Une courte formation par notre équipe, des recommandations de bonnes pratiques à la demande, le prêt de matériel éducatif mis à disposition sur le lieu d’accueil, et enfin l’aménagement d’un petit coin de repli (un pouf, trois coussins et son doudou) ont finalement dissipé les doutes. Le syndrome de Prader-Willi ne rend pas Aurélie dangereuse, si on apprend à la connaître. L’accueil partiel d’Aurélie est devenu une opportunité d’apprentissage pour les enfants et les adultes.

Plus d’une centaine d’enfants sont accompagnés par le PRH 34 et la liste d’attente augmente...

Rompre l’isolement social et culturel

Le pôle familles, animé bénévolement par des parents concernés par le handicap et attachés à la notion de pair-aidance, propose des temps de paroles mensuels, des soirées débat-conférence animées par des experts sur des thèmes spécifiques, et enfin des loisirs partagés (cinéma, spectacles, sortie voile, concerts, etc.)

Un accompagnement à la carte, une histoire de dentelle…

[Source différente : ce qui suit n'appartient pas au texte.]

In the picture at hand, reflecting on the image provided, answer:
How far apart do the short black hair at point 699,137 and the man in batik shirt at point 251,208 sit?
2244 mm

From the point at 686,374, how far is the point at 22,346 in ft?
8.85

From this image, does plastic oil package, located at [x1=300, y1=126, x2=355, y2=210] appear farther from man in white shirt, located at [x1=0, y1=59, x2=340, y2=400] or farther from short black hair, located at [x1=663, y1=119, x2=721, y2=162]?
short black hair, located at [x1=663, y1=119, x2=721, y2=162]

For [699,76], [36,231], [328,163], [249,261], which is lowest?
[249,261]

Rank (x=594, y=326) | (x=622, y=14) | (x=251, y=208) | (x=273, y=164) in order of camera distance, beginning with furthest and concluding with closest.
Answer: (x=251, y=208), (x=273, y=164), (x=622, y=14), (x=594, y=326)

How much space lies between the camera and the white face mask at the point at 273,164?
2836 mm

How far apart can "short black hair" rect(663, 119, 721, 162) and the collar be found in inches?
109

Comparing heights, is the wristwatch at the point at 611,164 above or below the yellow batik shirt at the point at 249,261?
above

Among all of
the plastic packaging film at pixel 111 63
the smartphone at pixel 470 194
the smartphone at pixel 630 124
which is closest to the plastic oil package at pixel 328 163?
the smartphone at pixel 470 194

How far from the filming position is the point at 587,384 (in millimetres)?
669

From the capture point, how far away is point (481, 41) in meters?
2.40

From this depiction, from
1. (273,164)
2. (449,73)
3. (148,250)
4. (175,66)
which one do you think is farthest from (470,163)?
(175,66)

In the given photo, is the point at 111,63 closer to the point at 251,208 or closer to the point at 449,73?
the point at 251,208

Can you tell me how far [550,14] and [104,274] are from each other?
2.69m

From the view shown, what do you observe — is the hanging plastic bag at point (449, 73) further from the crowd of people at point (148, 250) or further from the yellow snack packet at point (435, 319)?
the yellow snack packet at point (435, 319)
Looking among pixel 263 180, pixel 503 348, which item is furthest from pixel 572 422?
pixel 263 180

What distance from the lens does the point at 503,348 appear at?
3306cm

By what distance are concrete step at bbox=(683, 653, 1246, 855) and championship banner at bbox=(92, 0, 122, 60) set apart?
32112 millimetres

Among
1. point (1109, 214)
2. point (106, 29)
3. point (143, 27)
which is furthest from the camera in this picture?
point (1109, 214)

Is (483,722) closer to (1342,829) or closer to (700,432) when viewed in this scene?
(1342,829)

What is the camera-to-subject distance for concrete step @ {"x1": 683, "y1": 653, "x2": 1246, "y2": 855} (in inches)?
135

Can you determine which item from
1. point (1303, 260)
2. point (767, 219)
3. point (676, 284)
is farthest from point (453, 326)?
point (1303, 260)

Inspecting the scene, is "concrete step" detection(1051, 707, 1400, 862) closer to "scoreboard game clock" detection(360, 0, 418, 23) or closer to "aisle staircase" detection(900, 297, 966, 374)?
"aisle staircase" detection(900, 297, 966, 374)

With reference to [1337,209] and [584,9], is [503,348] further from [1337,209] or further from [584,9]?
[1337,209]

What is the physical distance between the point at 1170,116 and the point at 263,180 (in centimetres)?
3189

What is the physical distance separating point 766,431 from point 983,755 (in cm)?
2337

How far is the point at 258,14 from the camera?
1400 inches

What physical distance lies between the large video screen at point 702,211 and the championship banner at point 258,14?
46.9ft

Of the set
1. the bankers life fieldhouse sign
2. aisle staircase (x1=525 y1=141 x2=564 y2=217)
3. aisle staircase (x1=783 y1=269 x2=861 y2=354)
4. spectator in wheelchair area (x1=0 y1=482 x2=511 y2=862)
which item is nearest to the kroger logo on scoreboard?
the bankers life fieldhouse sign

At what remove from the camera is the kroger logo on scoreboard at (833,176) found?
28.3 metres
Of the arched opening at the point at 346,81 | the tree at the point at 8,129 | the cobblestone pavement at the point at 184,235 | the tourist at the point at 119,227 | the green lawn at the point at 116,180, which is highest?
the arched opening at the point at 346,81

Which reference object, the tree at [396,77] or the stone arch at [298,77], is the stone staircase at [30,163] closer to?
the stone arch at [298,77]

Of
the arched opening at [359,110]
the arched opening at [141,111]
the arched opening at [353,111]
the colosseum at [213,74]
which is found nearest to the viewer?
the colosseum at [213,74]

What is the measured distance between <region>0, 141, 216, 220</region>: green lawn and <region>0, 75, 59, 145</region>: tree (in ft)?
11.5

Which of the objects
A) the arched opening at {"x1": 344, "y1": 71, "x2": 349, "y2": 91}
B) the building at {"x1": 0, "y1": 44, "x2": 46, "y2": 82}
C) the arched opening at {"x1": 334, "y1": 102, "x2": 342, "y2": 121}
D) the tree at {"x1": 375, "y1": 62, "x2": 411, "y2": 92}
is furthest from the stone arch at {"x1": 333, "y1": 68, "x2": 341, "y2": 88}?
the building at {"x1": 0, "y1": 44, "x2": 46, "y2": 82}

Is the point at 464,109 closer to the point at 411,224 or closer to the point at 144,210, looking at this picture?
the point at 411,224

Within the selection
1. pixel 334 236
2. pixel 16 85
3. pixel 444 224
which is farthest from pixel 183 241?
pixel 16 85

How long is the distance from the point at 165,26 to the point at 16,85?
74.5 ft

Vous l’aurez compris, chaque famille engagée dans un parcours du combattant exprime un vécu singulier et toujours douloureux, qui demande une approche délicate adaptée à la résilience, à l’autonomie et à la compétence de chacune d’entre-elles.

Cette courte présentation d’histoires familiales nous permet de comprendre que chaque problématique fait en réalité partie d’un ensemble, qu’il n’y a pas qu’une seule réponse mais bien des approches complémentaires et évolutives à entendre, comprendre et déceler.